Wood has been among the highest-profile investors who were stuck
on the wrong side of rising interest rates this year as
inflation soared to 40-year highs and the Federal Reserve
engaged in the most aggressive rate-hiking pace in a generation.
Rising interest rates have weighed heavily on the sort of
"innovative" growth stocks, many of which are unprofitable, that
Wood focuses on by raising the cost of borrowing.
The ARK Innovation Fund is down nearly 63% year-to-date, the
worst performance among U.S. mid-cap growth funds in its
category and putting it among the worst-performing active U.S.
equity funds overall tracked by Morningstar.

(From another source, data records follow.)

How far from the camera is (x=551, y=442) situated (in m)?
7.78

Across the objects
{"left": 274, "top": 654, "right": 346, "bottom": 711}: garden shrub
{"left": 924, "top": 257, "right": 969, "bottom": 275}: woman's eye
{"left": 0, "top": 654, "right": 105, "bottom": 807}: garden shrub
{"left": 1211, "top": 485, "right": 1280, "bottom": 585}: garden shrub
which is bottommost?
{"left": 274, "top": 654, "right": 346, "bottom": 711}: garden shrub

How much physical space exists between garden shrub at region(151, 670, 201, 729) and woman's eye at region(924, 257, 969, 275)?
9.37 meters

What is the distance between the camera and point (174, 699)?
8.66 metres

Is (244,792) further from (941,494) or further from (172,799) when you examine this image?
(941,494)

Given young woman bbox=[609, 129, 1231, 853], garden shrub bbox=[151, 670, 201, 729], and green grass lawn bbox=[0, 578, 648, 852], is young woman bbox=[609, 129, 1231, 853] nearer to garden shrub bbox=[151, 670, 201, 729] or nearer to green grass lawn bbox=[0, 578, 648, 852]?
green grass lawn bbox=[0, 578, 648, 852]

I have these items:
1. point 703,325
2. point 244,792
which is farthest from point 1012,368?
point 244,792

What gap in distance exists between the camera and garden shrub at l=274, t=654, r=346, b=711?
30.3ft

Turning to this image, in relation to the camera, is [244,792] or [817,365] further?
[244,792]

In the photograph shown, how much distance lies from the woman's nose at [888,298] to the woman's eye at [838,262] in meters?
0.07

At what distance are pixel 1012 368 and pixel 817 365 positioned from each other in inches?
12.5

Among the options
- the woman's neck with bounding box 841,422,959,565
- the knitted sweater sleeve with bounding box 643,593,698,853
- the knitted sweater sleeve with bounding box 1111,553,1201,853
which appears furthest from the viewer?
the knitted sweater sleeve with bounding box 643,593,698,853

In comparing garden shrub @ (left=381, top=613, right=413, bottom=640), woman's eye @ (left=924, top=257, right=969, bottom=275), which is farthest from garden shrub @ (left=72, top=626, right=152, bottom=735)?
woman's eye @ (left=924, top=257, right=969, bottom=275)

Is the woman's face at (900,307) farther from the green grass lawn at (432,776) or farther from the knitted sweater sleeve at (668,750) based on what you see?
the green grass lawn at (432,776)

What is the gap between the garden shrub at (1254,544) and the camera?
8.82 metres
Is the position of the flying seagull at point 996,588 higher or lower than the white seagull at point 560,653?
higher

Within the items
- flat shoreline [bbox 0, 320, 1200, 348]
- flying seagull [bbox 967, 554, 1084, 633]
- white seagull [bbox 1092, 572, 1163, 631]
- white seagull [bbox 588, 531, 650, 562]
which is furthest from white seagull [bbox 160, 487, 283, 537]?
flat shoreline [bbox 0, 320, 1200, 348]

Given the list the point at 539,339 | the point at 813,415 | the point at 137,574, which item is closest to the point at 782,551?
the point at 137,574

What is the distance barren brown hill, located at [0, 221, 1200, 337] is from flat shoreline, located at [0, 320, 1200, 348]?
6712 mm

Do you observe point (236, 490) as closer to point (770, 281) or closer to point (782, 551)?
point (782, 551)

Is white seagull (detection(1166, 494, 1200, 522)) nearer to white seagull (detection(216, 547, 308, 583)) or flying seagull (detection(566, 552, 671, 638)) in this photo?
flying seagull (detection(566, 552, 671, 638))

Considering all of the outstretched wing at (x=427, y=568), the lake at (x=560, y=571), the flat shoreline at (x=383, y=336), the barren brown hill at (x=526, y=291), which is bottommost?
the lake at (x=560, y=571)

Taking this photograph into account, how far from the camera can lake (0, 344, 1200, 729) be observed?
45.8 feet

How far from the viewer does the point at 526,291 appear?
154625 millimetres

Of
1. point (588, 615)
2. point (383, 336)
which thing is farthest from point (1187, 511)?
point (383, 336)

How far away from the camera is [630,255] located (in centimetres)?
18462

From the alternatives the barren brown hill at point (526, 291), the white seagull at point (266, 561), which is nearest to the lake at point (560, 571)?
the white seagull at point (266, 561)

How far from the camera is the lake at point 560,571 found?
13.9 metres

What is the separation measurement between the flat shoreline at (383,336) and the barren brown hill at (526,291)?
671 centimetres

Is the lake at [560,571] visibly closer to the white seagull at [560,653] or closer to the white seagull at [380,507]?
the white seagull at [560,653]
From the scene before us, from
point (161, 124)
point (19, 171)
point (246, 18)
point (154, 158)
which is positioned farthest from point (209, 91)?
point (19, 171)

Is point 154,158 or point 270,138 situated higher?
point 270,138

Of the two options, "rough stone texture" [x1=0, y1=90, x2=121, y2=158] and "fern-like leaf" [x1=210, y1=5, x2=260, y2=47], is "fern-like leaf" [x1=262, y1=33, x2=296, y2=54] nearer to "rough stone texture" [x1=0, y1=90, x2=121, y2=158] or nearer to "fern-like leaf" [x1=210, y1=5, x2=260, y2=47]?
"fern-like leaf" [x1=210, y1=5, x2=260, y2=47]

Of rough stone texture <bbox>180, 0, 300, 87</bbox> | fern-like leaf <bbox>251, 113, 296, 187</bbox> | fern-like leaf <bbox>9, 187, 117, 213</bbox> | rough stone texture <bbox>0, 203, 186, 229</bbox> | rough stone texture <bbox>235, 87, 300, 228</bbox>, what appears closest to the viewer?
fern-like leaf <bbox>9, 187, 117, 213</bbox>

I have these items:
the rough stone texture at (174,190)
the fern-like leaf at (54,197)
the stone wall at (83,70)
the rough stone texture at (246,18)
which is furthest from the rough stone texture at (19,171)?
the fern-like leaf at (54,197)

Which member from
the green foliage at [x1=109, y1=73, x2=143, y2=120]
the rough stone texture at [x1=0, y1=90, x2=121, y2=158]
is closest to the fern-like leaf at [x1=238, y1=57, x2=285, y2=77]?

The fund's performance this year is a far cry from 2020, when
ARK Innovation more than doubled by making outsized bets on Zoom
Video Communications Inc and other "stay-at-home stocks" that
sky-rocketed during the early stages of the coronavirus
pandemic.
U.S. energy stocks, by comparison, are up nearly 56% for the
year-to-date.
U.S. consumer prices rose less than expected for a second
straight month in November, leading to the smallest annual
increase in inflation in nearly a year.
The ARK Innovation fund rose 0.2% in midday trading Tuesday,
trailing the 0.6% gain in the benchmark S&P 500.